Everyone is talking about the ways healthcare analytics are going to revolutionize healthcare. I have not seen anyone even suggest that the future of healthcare is built on anything but data. Given the widespread acceptance of data and analytics as the future of healthcare, let us take a minute to explore two impediments that could hijack this future or at least dramatically slow its progress. Those two impediments are trust and security.
Trust is a tricky thing and past EHR implementations haven’t done us any favors as they have more often than not eroded trust in technology as opposed to building trust. However, healthcare providers trusting the technology and the data that technology creates will be essential to a successful healthcare analytics program. Healthcare providers will do nothing that they think could harm their patient or their reputation, so it is absolutely essential to ensure your providers trust the analytics you are providing them.
The first step to building this trust relationship is ensuring the data you use to create the analytic insights is clean and accurate. Nothing burns your trust with a provider more than presenting them an analytics-based insight which was glaringly incorrect because the data was wrong. A common example of this is having the wrong gender. The abnormal pap smear or pregnancy test insight massively erodes trust when the healthcare provider knows their patient is male.
Along with ensuring the data being used is accurate, another key to building trust is making sure you are not missing important data. While this is obvious from the outside, I have regularly seen where an analyst thought they had all of the correct data, but some flaw in the data extraction or analysis caused the data to be missing from the analytics being done. It is very easy for this to happen and often hard to discover when there is a problem.
Another challenge analytics face is physicians trusting the analytic to be accurate. Humans are infinitely unique and it is easy for a provider to imagine a scenario where the analytic could fail. Proving to them that the analytic is effective and should be trusted is a challenge that currently is best solved by a clinical trial. Hopefully, some other techniques come forward that are trusted by doctors because clinical trials take so long.
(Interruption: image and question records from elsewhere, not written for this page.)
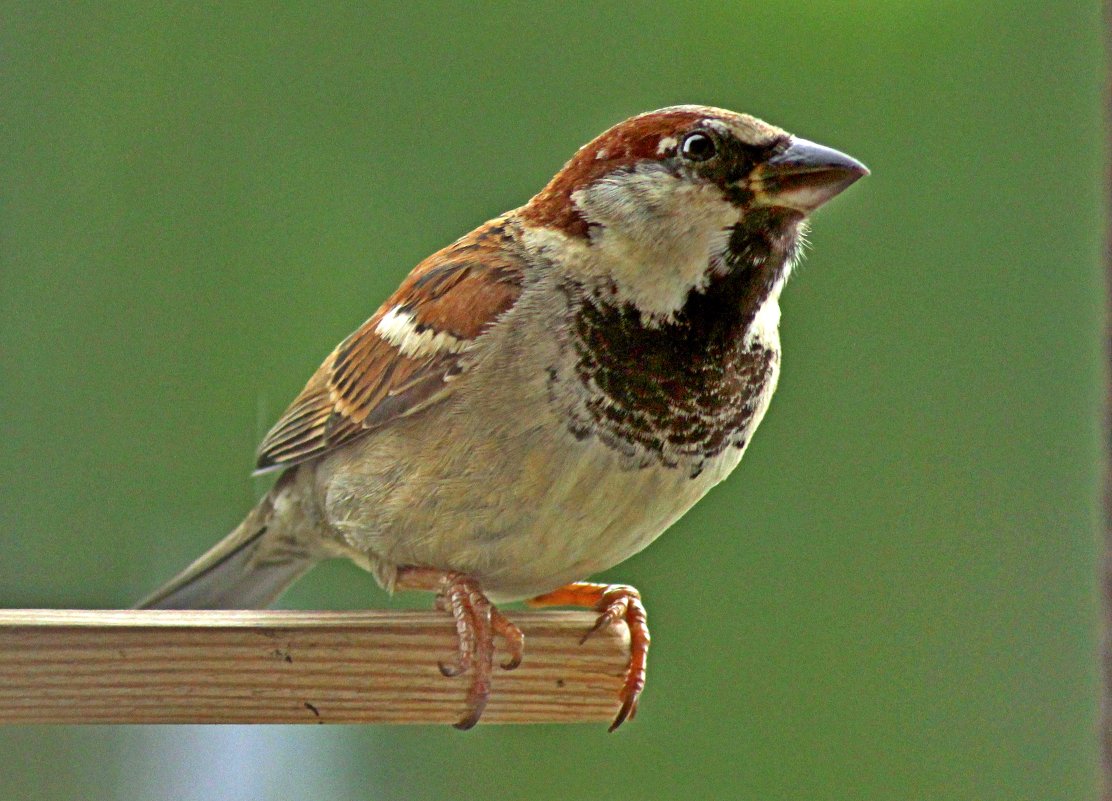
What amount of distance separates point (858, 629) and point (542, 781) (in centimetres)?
62

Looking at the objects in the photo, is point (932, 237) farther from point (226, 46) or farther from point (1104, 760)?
point (226, 46)

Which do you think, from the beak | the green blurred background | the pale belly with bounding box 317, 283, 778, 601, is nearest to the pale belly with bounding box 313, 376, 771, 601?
the pale belly with bounding box 317, 283, 778, 601

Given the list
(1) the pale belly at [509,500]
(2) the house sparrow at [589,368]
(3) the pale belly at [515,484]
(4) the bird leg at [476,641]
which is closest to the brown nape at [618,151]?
(2) the house sparrow at [589,368]

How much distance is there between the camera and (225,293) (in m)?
2.17

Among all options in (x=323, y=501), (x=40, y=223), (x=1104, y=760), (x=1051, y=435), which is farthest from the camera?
(x=1051, y=435)

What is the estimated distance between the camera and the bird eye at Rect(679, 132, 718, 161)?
140 centimetres

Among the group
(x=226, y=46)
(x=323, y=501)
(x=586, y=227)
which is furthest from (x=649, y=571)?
(x=226, y=46)

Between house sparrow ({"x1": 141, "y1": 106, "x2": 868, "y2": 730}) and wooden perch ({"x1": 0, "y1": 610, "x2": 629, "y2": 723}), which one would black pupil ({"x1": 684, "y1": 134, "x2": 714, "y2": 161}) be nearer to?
house sparrow ({"x1": 141, "y1": 106, "x2": 868, "y2": 730})

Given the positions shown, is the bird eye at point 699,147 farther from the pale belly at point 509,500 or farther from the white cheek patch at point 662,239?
the pale belly at point 509,500

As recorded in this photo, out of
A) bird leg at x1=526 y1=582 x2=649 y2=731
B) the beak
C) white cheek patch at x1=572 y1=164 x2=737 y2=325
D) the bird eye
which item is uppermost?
the bird eye

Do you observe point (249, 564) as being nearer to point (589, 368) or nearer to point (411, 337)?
point (411, 337)

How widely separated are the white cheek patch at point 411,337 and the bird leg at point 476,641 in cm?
29

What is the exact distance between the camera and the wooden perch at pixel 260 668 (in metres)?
1.29

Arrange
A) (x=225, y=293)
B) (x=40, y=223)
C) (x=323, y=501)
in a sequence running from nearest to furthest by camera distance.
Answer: (x=323, y=501), (x=40, y=223), (x=225, y=293)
For example, we have seen some examples where historical data proved a certain treatment was more effective and therefore doctors trusted the data based on the historical record.
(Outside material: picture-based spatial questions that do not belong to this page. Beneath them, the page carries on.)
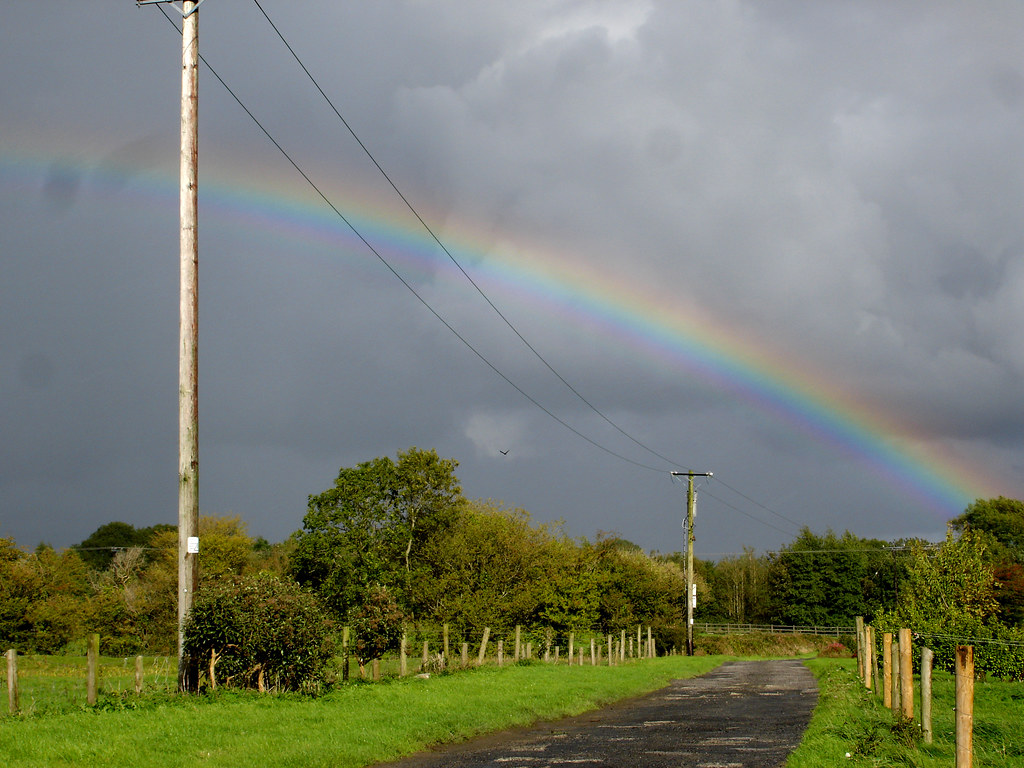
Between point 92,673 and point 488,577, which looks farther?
point 488,577

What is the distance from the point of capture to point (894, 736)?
14.2 m

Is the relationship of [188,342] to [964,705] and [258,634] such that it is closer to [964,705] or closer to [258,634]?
[258,634]

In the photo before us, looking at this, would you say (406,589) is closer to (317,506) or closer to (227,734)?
(317,506)

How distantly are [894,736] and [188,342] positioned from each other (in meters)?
13.7

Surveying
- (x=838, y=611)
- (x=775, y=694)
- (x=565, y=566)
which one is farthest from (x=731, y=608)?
(x=775, y=694)

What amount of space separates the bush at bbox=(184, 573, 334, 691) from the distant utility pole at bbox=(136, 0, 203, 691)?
0.34 meters

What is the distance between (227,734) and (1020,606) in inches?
2549

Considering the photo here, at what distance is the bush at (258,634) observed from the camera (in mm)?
17828

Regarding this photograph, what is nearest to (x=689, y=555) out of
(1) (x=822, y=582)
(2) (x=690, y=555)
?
(2) (x=690, y=555)

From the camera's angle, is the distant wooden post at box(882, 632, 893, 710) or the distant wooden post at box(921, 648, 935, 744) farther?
the distant wooden post at box(882, 632, 893, 710)

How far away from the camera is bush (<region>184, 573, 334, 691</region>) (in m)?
17.8

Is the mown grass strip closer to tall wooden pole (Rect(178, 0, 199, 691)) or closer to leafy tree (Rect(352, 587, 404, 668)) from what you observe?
leafy tree (Rect(352, 587, 404, 668))

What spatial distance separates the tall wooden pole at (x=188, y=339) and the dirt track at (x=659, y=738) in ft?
19.5

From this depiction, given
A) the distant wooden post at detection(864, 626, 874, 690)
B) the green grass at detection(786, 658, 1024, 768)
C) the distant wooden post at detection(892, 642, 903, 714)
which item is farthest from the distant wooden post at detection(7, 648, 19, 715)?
the distant wooden post at detection(864, 626, 874, 690)
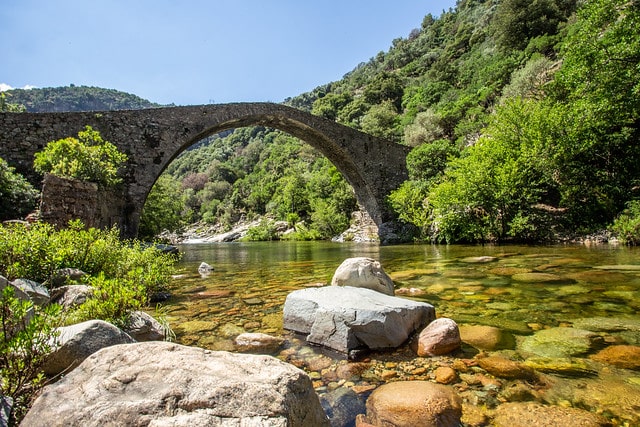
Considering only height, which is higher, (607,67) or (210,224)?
(607,67)

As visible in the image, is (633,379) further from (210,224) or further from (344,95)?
(344,95)

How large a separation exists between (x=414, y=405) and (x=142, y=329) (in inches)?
90.8

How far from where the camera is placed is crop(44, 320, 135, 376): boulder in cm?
175

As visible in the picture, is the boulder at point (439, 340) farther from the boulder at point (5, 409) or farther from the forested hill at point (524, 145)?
the forested hill at point (524, 145)

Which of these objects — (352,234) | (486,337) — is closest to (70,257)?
(486,337)

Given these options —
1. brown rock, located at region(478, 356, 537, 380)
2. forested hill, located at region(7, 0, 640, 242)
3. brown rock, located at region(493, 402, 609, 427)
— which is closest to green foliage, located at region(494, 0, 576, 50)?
forested hill, located at region(7, 0, 640, 242)

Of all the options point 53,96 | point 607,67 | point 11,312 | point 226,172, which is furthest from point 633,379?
point 53,96

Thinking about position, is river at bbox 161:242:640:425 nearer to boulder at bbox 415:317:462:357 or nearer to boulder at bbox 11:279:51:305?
boulder at bbox 415:317:462:357

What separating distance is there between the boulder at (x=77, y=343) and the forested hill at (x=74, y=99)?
109082 mm

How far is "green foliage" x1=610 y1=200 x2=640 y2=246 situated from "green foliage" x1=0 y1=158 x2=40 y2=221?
1622 cm

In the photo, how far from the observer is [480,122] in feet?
67.6

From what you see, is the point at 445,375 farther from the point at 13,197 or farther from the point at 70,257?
the point at 13,197

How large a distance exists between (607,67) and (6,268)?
15.0 metres

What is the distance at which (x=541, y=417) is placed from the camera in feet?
5.58
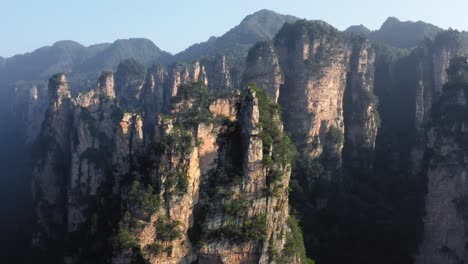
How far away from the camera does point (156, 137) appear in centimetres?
3130

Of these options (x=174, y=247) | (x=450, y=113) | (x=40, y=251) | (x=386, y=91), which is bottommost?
(x=40, y=251)

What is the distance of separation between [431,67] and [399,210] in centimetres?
1880

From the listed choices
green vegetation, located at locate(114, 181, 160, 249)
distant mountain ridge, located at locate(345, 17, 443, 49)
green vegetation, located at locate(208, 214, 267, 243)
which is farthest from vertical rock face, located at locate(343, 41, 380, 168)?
distant mountain ridge, located at locate(345, 17, 443, 49)

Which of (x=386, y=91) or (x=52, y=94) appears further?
(x=386, y=91)

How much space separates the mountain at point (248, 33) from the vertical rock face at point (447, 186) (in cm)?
6289

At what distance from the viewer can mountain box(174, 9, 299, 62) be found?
362ft

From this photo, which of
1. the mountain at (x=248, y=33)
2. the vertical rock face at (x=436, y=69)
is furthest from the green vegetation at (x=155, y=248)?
the mountain at (x=248, y=33)

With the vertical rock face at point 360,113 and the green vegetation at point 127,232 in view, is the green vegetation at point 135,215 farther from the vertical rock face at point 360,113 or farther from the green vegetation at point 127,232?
the vertical rock face at point 360,113

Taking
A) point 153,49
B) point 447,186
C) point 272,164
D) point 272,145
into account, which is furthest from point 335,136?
point 153,49

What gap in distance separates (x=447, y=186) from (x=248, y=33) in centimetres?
8462

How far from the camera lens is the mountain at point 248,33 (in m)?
110

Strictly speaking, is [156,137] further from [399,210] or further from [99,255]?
[399,210]

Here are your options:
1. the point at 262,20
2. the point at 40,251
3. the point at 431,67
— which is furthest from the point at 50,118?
the point at 262,20

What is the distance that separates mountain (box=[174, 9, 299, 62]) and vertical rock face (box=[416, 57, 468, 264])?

Related to trust is the need for healthcare analytics security. Poor security is the ultimate violator of trust. This is true for providers and patients.
When providers hear of a healthcare IT system being compromised, it creates a small doubt in their mind about the accuracy of the data that remains. Doubt and trust cannot exist together. When patients hear about security compromises, they are less willing to share their data with their healthcare provider. Both of these security issues can lead to lack of trust in any healthcare analytic solution. This is why healthcare security must be an essential part of any healthcare analytics effort.
The problem with trust is that it is difficult to build and easy to tear down. One mistake in the analytics provided can ruin years of trust. We have to be careful when this happens to not react emotionally to a mistaken analytic. When mistakes happen, a healthcare organization must evaluate the analytic and understand why it failed. Was the error a gross error in the analytic that is impossible to correct? Or was the error a rare situation that is very unlikely to ever happen again? Was the good the analytic accomplished of greater benefit than the one error it missed? Can the error be fixed so it does not happen again?
The reality is that we should be careful how we judge healthcare analytics. We may discover some to be poorly designed and need to be thrown out after further evaluation. However, no healthcare analytic is perfect just like no human is perfect. When evaluating the effectiveness of healthcare analytics it is essential to compare them against the alternative versus comparing them against perfection. In most cases, the alternative is a human with plenty of imperfections as well.
While healthcare analytics will likely never be perfect, they can be demonstrably better than the alternative. However, we must take special care when implementing healthcare analytics that we do not ruin the trust relationship with the provider. Once you lose providers’ trust, it takes years to recover and rebuild that trust which will set your analytics efforts way behind. On the other hand, a trusted analytics program sets a great foundation for your healthcare organization.